→ Selected passage:
########
Re: [Cfrg] Fwd: I-D Action: draft-yonezawa-pairing-friendly-curves-01.txt

[Shoko YONEZAWA <yonezawa@lepidum.co.jp>]

Hi Mike,

Thank you again for the feedback.

 > It would be helpful for implementors to know if the curves support an
 > M-Type or D-Type twist.
 >
 > BLS381 and BN462 are both M-Type. BLS48_581 is D-Type.

As the information for implementers,
we add the description of M-type or D-type for each curve.

 > Also I think a standard should also include a generator point for G2 for
 > interoperability, as well as for G1. For example an implementation of BLS
 > short signature probably requires a generator in G2.

The generator point for G2 is described as a base point G' = (x', y')
in our draft.
We revise the description for clarification.

Best,
Shoko

On 2019/03/21 0:48, Michael Scott wrote:
> A couple of further observations..
########
→ Required work:
- A) In the pairing-curves reply, which twist type is given for BLS48_581?
- B) Please transcribe the pairing-curves reply, beginning at the words "As the information" and stopping after "generator in G2.".
These records come from a separate source.

(Data records)
########
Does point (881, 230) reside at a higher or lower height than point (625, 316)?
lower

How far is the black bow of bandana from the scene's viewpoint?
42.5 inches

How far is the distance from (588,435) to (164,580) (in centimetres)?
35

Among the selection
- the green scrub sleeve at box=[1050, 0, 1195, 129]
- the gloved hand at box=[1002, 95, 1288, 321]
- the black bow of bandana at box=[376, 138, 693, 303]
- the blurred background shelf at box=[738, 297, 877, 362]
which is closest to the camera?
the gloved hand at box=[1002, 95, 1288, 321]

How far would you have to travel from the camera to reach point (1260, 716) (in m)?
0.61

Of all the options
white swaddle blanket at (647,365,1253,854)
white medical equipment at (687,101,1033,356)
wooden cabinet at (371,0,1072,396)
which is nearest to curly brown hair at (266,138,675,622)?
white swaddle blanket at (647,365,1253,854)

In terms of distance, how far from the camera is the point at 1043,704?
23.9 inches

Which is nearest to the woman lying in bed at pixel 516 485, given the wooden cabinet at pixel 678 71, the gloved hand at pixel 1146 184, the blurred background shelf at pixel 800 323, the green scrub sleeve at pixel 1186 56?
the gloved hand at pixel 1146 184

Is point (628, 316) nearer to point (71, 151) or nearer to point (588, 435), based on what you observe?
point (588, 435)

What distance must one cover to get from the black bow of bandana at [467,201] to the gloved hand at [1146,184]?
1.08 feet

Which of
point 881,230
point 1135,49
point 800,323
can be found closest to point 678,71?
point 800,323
########
→ Written answers:
- A) D-Type

- B)
As the information for implementers,
we add the description of M-type or D-type for each curve.

 > Also I think a standard should also include a generator point for G2 for
 > interoperability, as well as for G1. For example an implementation of BLS
 > short signature probably requires a generator in G2.